***** Data
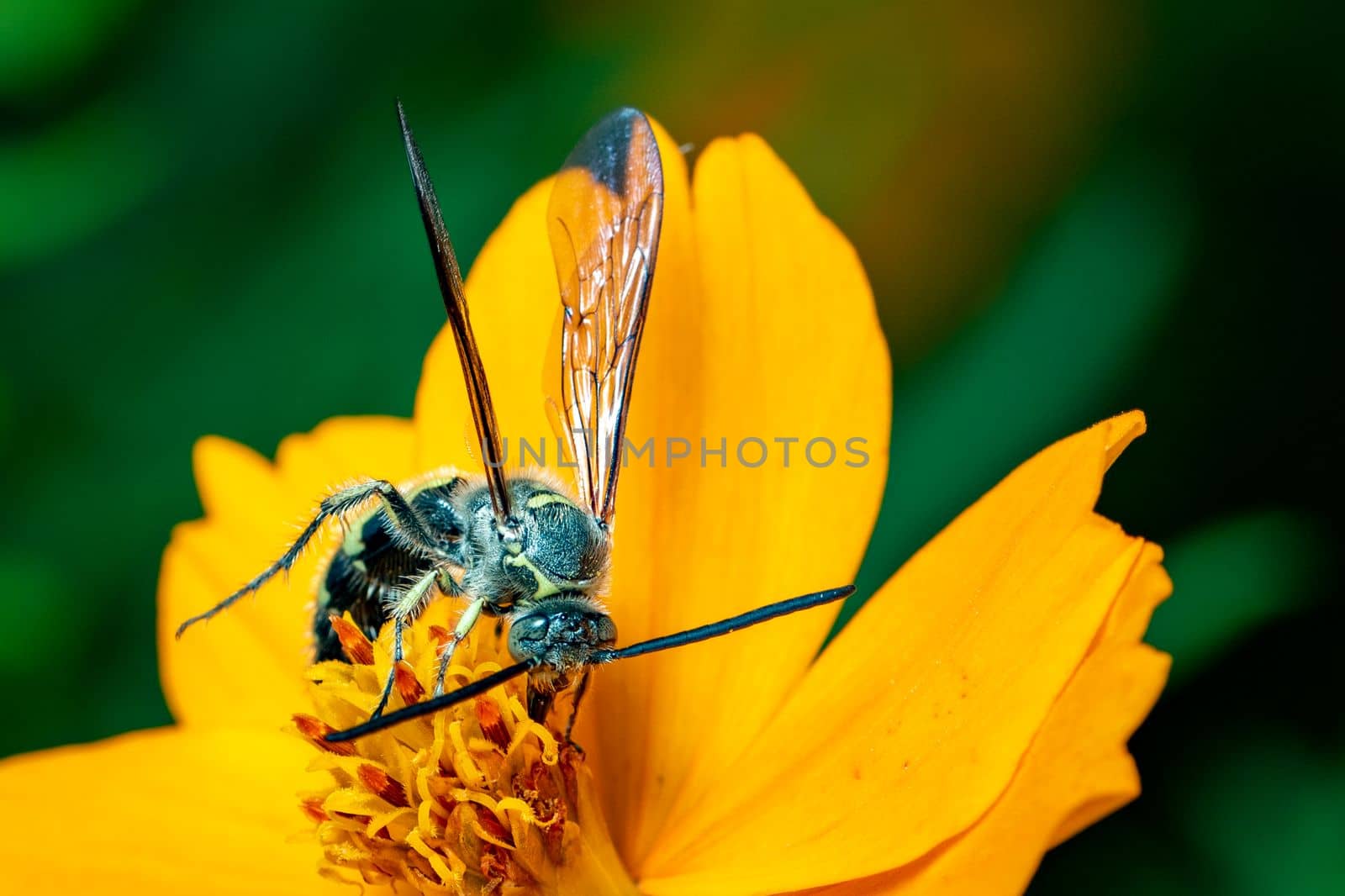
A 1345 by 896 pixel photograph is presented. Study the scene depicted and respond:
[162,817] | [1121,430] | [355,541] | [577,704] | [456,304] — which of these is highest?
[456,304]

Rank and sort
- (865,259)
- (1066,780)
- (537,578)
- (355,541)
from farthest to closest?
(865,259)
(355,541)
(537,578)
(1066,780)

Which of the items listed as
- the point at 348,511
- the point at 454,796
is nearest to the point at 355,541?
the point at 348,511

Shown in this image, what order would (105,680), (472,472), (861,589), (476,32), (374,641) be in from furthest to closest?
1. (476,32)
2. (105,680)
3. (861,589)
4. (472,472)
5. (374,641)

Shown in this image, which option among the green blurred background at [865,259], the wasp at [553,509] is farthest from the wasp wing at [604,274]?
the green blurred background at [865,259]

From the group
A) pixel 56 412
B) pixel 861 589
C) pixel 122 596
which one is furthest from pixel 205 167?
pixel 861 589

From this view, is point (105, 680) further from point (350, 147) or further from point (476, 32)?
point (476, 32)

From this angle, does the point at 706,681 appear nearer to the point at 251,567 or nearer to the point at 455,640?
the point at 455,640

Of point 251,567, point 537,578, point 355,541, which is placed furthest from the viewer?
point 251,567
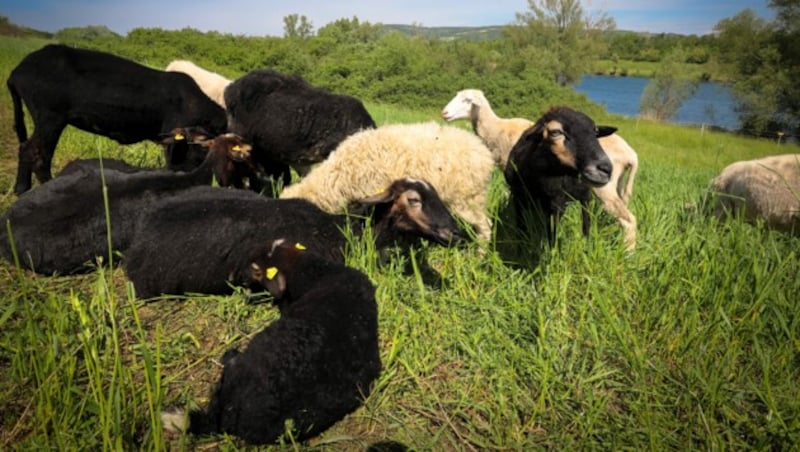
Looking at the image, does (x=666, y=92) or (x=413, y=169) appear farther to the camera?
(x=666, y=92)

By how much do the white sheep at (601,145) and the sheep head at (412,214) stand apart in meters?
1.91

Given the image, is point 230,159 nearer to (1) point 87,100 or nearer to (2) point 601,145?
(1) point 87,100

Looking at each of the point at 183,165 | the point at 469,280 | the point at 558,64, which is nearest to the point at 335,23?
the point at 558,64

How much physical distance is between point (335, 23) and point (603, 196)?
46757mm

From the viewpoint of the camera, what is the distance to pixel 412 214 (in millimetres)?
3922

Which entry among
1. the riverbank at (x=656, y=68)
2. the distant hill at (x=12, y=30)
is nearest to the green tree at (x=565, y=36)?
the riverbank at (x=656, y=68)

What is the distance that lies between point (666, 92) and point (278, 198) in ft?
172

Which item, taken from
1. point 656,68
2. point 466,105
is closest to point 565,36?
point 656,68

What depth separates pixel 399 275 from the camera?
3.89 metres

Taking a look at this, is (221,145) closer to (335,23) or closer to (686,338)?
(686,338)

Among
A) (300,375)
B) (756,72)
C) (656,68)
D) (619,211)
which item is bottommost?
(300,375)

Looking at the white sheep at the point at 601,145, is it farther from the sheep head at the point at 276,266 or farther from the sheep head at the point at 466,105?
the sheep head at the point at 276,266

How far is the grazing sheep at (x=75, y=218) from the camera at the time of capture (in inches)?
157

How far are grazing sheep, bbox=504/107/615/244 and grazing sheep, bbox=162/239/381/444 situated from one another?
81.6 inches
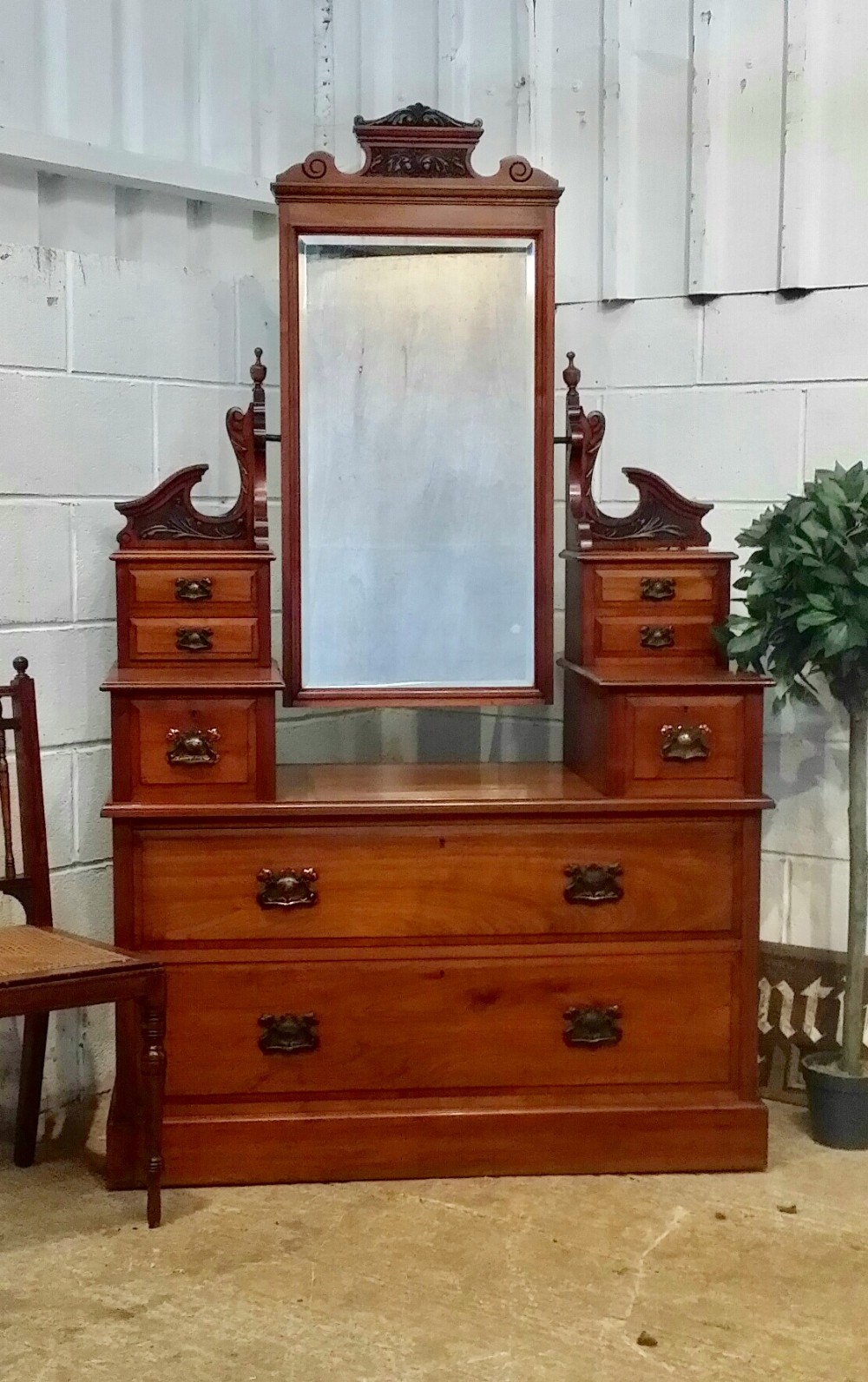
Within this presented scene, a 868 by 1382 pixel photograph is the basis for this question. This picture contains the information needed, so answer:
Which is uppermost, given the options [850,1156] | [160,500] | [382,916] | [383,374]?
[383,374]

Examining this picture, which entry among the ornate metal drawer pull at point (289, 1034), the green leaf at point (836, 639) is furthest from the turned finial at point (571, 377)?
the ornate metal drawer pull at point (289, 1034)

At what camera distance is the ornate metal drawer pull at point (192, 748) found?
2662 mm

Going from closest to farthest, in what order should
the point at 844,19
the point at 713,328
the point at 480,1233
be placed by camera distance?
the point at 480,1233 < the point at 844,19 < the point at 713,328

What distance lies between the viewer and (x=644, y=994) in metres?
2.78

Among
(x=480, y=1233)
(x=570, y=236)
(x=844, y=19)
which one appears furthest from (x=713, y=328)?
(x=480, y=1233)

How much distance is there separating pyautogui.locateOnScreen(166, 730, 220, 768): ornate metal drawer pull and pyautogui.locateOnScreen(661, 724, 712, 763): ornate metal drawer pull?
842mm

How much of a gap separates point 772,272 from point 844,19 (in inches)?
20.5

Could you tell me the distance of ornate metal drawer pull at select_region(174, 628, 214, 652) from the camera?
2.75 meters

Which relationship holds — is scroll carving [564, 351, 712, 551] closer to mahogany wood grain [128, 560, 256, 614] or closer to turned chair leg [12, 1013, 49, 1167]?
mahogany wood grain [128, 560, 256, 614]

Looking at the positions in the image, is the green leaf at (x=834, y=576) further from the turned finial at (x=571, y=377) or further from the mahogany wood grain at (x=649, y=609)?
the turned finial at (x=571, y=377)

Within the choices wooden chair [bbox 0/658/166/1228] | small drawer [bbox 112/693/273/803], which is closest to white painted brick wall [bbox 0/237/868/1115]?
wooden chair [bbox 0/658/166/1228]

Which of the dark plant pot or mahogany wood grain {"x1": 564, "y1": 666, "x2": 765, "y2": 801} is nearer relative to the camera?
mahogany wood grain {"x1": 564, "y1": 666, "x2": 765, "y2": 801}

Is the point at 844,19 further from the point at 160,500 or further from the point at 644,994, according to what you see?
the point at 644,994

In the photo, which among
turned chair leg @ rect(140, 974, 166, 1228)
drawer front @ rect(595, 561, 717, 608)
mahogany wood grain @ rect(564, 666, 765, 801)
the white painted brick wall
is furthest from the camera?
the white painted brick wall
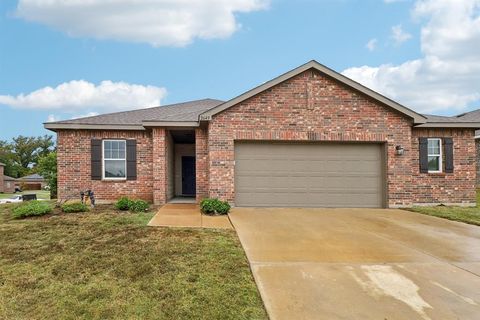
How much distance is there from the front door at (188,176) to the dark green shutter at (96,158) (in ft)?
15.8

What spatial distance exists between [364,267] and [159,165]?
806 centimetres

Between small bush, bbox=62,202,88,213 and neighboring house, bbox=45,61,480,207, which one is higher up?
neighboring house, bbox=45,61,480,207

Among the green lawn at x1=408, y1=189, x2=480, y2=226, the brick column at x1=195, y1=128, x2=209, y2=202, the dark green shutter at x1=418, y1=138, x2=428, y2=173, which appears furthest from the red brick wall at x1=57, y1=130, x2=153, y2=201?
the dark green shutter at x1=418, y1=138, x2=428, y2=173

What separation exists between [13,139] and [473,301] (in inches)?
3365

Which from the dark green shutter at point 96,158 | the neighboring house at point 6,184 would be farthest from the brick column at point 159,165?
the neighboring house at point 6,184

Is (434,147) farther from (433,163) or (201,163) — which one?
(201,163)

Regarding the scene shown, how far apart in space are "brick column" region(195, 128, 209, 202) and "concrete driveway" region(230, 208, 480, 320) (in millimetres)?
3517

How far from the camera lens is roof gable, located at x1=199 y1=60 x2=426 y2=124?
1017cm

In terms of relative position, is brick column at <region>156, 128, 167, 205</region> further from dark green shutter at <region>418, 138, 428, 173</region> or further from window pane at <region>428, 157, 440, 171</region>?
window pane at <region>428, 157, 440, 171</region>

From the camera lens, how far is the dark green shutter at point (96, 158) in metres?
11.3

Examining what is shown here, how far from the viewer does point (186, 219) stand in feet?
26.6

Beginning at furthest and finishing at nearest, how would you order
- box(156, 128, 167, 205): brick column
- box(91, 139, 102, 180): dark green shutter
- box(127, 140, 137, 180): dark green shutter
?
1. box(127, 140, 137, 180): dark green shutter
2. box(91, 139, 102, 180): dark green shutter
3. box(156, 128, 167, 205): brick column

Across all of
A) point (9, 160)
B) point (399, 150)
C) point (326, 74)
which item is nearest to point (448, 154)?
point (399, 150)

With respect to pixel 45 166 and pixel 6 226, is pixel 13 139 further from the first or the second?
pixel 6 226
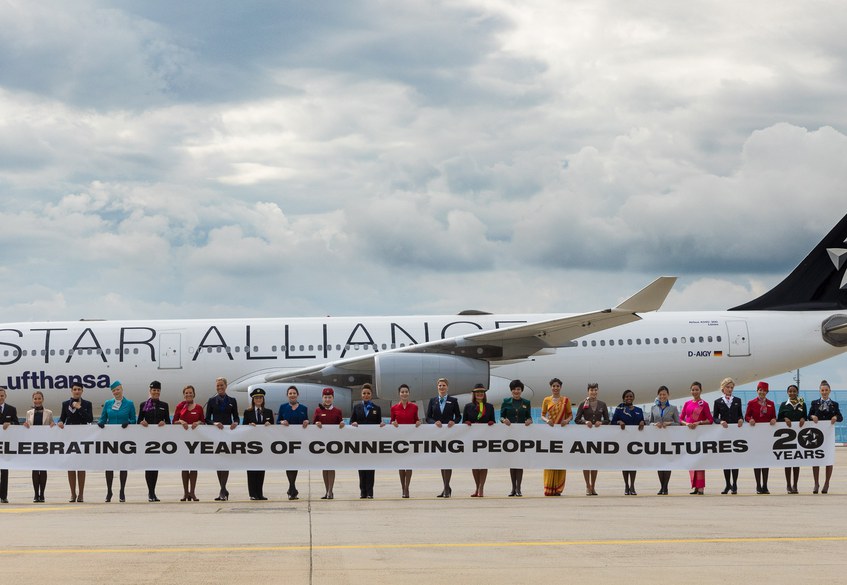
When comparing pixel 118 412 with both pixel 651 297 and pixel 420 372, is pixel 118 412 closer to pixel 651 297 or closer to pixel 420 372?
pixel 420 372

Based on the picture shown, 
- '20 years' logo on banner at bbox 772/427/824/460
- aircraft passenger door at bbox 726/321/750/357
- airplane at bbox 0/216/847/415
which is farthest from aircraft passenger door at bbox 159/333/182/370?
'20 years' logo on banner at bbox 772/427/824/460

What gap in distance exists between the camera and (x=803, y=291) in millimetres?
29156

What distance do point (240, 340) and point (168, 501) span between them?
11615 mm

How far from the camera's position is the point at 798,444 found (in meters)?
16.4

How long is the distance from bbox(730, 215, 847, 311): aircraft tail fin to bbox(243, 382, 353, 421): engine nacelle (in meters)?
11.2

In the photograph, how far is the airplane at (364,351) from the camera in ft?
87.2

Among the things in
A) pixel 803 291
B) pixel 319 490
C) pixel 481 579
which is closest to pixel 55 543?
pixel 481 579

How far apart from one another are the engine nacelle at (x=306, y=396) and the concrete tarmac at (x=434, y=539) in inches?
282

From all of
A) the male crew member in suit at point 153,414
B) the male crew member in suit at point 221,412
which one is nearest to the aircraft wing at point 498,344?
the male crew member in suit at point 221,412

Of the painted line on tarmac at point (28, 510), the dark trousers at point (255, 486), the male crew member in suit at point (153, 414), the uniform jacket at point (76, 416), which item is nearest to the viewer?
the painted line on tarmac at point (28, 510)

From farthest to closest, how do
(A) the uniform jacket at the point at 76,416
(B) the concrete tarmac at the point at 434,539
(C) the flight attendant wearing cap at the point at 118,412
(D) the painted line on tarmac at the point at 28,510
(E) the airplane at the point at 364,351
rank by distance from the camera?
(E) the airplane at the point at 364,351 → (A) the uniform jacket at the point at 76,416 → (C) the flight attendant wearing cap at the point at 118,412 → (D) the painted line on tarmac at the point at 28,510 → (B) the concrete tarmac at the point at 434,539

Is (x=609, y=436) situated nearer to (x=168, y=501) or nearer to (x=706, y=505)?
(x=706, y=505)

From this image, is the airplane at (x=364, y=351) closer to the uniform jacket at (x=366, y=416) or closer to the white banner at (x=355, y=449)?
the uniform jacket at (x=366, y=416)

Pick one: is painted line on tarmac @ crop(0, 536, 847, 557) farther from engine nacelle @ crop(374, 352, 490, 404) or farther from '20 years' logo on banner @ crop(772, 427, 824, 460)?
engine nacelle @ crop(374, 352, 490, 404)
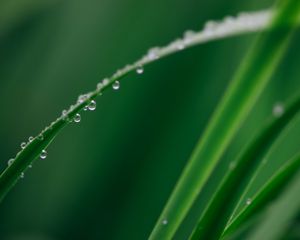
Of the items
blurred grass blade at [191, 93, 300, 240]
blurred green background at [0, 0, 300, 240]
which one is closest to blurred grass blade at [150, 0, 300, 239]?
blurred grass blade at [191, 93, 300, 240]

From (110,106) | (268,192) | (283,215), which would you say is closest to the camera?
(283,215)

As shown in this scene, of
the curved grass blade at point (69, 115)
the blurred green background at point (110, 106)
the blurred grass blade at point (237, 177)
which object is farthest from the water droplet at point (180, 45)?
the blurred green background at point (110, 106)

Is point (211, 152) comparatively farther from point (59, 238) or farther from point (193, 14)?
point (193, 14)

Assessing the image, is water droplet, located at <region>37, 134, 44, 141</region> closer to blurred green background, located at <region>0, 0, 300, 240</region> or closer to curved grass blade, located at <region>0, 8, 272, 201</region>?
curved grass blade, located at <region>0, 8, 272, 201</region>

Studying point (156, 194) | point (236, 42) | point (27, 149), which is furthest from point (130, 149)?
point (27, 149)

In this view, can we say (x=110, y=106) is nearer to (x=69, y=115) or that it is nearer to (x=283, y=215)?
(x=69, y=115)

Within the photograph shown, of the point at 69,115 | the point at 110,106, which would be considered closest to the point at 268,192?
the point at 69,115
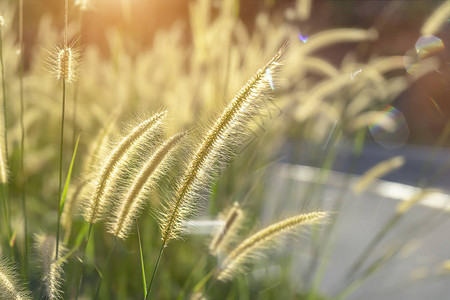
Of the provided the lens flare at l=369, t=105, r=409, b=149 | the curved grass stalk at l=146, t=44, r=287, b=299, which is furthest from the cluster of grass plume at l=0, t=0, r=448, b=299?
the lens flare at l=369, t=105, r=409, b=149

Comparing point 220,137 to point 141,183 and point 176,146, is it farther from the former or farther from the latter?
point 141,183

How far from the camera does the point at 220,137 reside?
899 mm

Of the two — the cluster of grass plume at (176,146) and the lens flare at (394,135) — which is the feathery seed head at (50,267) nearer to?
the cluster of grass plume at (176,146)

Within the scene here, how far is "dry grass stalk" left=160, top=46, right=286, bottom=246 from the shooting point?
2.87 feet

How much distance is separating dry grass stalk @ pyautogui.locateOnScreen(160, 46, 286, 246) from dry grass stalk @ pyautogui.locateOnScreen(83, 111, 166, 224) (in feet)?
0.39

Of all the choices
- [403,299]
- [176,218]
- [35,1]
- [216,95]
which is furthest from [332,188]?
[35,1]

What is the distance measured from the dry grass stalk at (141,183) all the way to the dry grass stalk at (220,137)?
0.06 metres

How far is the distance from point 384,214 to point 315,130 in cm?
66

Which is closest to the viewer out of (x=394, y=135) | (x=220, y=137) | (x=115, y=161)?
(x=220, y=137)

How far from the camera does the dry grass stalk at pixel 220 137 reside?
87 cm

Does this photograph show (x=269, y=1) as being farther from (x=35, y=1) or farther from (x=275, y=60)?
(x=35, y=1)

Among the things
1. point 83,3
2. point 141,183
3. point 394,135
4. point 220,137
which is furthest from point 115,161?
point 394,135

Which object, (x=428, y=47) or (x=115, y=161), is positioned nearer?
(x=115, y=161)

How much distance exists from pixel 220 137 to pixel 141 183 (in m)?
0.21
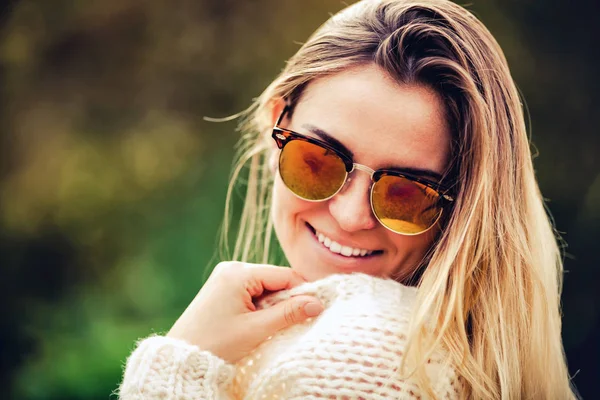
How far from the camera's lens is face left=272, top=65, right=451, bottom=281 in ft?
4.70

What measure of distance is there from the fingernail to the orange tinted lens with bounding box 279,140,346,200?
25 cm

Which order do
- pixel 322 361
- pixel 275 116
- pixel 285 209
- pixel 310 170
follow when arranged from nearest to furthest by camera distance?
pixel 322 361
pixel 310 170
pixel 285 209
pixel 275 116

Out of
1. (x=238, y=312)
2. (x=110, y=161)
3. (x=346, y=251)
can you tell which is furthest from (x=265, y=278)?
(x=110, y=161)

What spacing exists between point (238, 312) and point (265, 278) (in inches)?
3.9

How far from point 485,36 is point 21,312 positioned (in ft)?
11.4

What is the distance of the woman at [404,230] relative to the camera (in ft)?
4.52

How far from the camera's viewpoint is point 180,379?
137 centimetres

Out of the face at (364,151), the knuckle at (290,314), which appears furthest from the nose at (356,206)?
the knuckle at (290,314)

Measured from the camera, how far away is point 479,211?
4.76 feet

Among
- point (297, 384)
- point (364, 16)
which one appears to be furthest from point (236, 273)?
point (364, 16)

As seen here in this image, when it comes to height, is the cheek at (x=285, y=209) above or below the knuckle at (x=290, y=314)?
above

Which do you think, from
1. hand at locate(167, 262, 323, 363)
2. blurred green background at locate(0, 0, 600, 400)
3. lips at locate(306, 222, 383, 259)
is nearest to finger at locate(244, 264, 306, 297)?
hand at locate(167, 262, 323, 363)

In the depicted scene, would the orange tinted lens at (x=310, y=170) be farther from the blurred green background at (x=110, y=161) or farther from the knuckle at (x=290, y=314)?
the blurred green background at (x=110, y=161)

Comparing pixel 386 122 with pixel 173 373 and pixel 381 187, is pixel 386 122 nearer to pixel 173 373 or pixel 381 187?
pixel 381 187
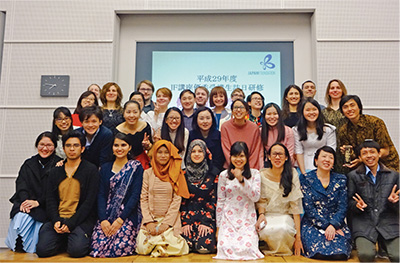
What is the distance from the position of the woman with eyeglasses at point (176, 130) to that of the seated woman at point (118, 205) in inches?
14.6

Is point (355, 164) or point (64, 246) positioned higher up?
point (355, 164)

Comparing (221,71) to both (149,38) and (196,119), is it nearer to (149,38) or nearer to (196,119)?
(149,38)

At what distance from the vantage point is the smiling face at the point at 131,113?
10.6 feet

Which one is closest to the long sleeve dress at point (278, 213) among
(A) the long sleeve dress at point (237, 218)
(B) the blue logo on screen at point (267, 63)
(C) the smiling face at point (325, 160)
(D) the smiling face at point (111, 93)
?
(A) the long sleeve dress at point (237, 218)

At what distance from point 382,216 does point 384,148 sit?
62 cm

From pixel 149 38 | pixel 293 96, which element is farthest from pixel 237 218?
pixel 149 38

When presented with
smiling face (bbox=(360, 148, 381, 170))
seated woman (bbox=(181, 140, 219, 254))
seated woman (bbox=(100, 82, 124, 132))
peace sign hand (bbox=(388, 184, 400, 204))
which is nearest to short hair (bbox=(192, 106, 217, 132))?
**********
Exercise instructions → Can you copy out the lines above without changes, starting with the line that contains "Which one is closest to the" and continuing through the final line?

Task answer →
Which one is closest to the long sleeve dress at point (278, 213) among
(A) the long sleeve dress at point (237, 218)
(B) the blue logo on screen at point (267, 63)
(C) the smiling face at point (325, 160)
(D) the smiling face at point (111, 93)
?
(A) the long sleeve dress at point (237, 218)

At what distance from point 382,216 does point 384,148 sit?
62 cm

From pixel 149 38 | pixel 293 96, which element is farthest from pixel 237 218?
pixel 149 38

When presented with
smiling face (bbox=(360, 148, 381, 170))
seated woman (bbox=(181, 140, 219, 254))
seated woman (bbox=(100, 82, 124, 132))
peace sign hand (bbox=(388, 184, 400, 204))
which is nearest to short hair (bbox=(192, 106, 217, 132))?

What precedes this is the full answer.